Solis. I miss her dearly. She was always so cheerful, my other half. Our sisterly bond was second to none and she's definitely what I miss most about the other world. I shake my head to try and clear my thoughts. I can't think about her. It always brings tears to my eyes and my heart pangs at the mere mention of her. I have to remind myself that she wouldn't want me to feel this way. 'Enjoy life and live it to the fullest' was her famous quote. Whenever I was feeling down she would always tell me this and trust me when I say that was a lot, my childhood wasn't exactly pleasant.

Suddenly, I can feel the weight of something hanging around my neck, I forget that it's there sometimes, I've just become so accustomed to it being there. I clutch the locket in my hands, protectively. Why do I still have this? My family rejected me and threw me away like I was nothing, so why do I still treasure this so dearly? I shouldn't care about them, but I do. After all they've done I still can't bring myself to hate them. Why would they give this to me? Why did they even try in the slightest to protect me? They abandoned me in the woods for goodness sakes yet they still give me this. It's the only sign they ever cared about me. All my life I've been nothing but a disappointment. I know they don't give a damn so why even try to help me at all?
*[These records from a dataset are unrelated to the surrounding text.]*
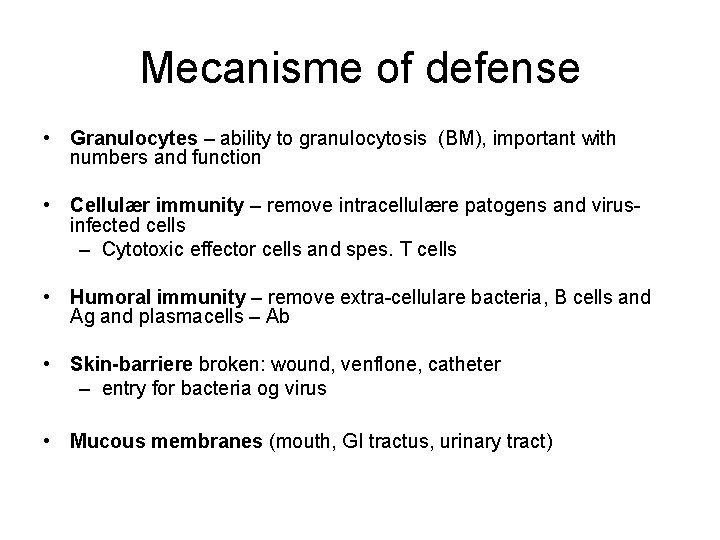 Mecanisme of defense

• Granulocytes – ability to granulocytosis (BM), important with numbers and function

• Cellulær immunity – remove intracellulære patogens and virus-infected cells
– Cytotoxic effector cells and spes. T cells

• Humoral immunity – remove extra-cellulare bacteria, B cells and Ag and plasmacells – Ab

• Skin-barriere broken: wound, venflone, catheter
– entry for bacteria og virus

• Mucous membranes (mouth, GI tractus, urinary tract)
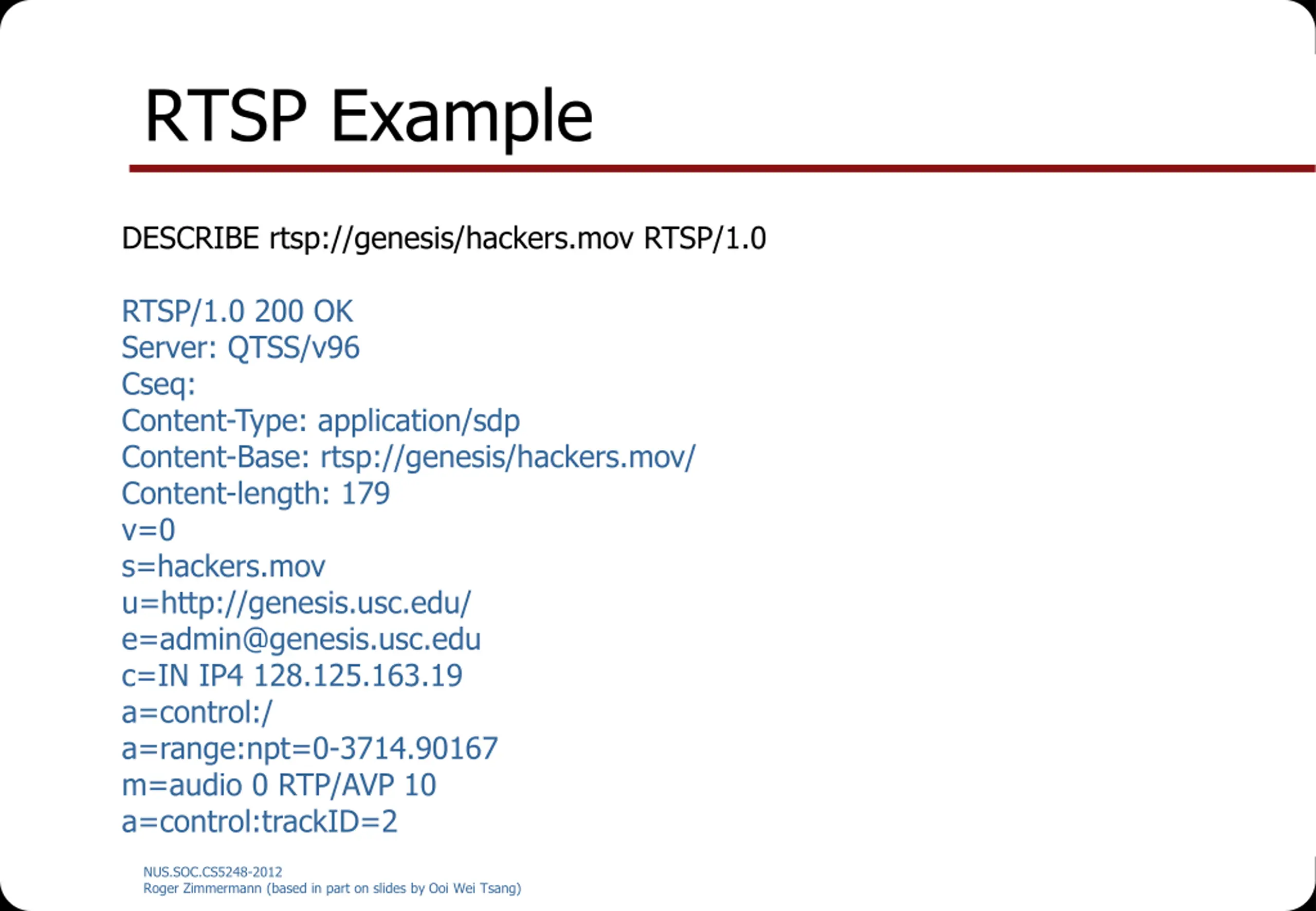 RTSP Example

DESCRIBE rtsp://genesis/hackers.mov RTSP/1.0

RTSP/1.0 200 OK
Server: QTSS/v96
Cseq:
Content-Type: application/sdp
Content-Base: rtsp://genesis/hackers.mov/
Content-length: 179
v=0
s=hackers.mov
u=http://genesis.usc.edu/
e=admin@genesis.usc.edu
c=IN IP4 128.125.163.19
a=control:/
a=range:npt=0-3714.90167
m=audio 0 RTP/AVP 10
a=control:trackID=2

NUS.SOC.CS5248-2012
Roger Zimmermann (based in part on slides by Ooi Wei Tsang)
The only conclusion I've ever managed to come up with is to keep the family secret. No one can know about us so maybe they needed to make sure I could conceal myself. But why not just change my looks altogether before I left? They were more than powerful enough to give me a permanent glamour yet they chose to give the locket to me instead. I'll never know. There's no point spending the night pondering my families motives. That would be a never ending and hopeless case.

Family. That doesn't sound right to me. They didn't care for me like a family would. My parents at least, siblings that's another story. Parents. Nope, more like disliked acquaintances.